I know K&K saddlery and Irvine's western wear in Alberta carry five star and I think Jones Boys does as well. I have had good luck ordering stuff from K&K as their shipping rates were very reasonable. K&K have ordered in stuff they don't have in the store and then shipped to me once they got it.


----------



## LexyBlake (Jul 28, 2013)

5 star saddle pads are really good!


----------



## Saddlebag (Jan 17, 2011)

I'll stick with my $40 100% wool felt pad and the 100% wool blanket on top. It's hygroscopic properties wick sweat from the horse's back which keeps it from overheating.


----------



## LaceyLou (Jul 24, 2012)

Saddlebag said:


> I'll stick with my $40 100% wool felt pad and the 100% wool blanket on top. It's hygroscopic properties wick sweat from the horse's back which keeps it from overheating.
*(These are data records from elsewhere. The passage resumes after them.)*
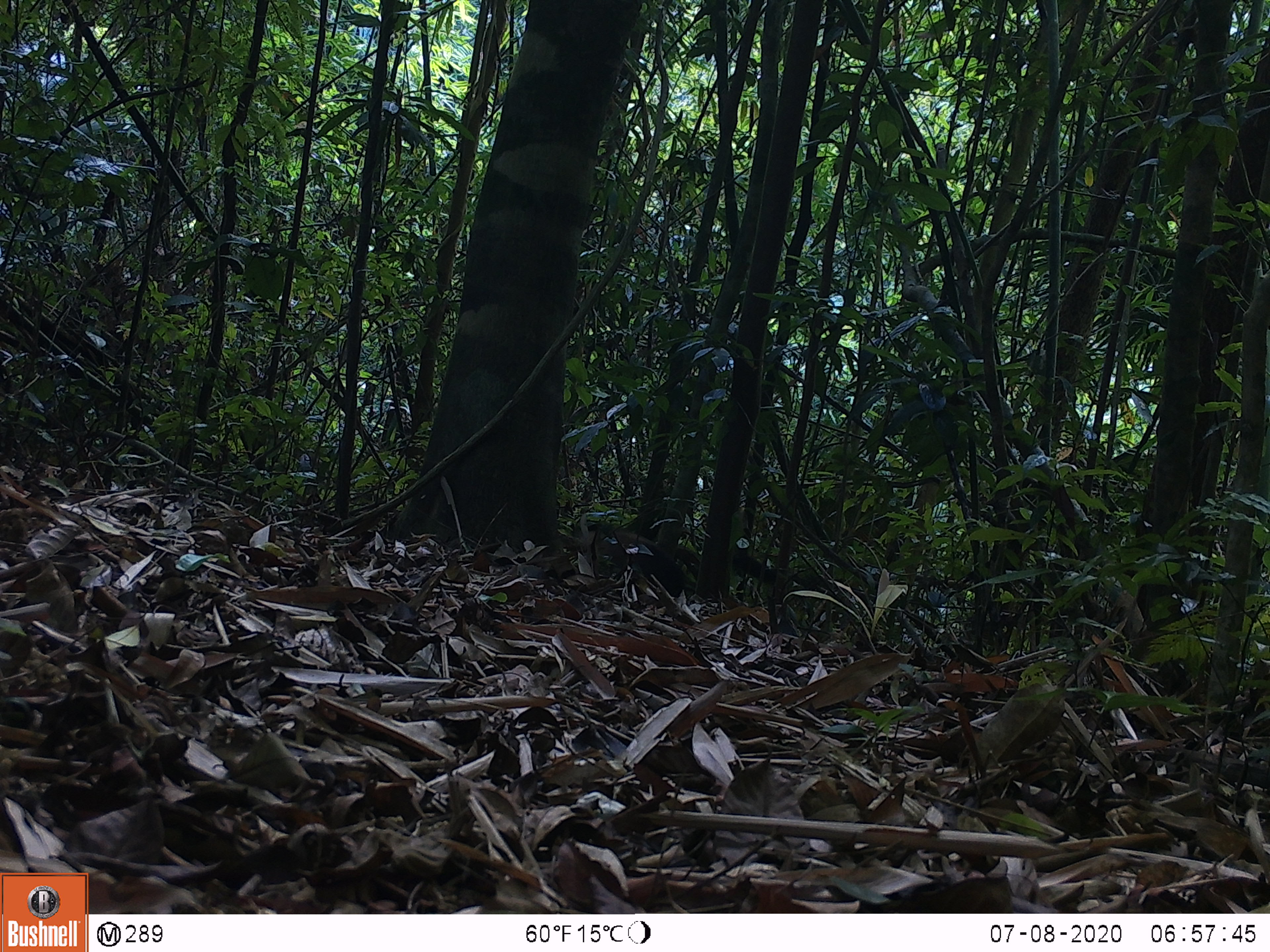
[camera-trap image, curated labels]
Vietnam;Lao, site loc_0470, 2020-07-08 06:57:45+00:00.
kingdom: Animalia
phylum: Chordata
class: Mammalia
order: Carnivora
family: Mustelidae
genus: Martes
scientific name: Martes flavigula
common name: yellow-throated marten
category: yellow throated marten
Yellow throated marten (yellow-throated marten) (Martes flavigula). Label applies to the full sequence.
Saddlebag, what brand is your $40 felt pad? That's right up my alley!


----------



## dbranch (Sep 18, 2014)

5 star! Also have had good luck with impact gel and classic equine esp pads


----------



## darkpony (Nov 20, 2013)

Has anyone tried an smx air ride pad (with the felt bottom instead of wool)? OP-Sorry to Hijack your thread. I have an equipedic pad right now that I really like, but it does feel a little unstable. I also have a reinsman wool pad, but it is too long for my short backed morgan.


----------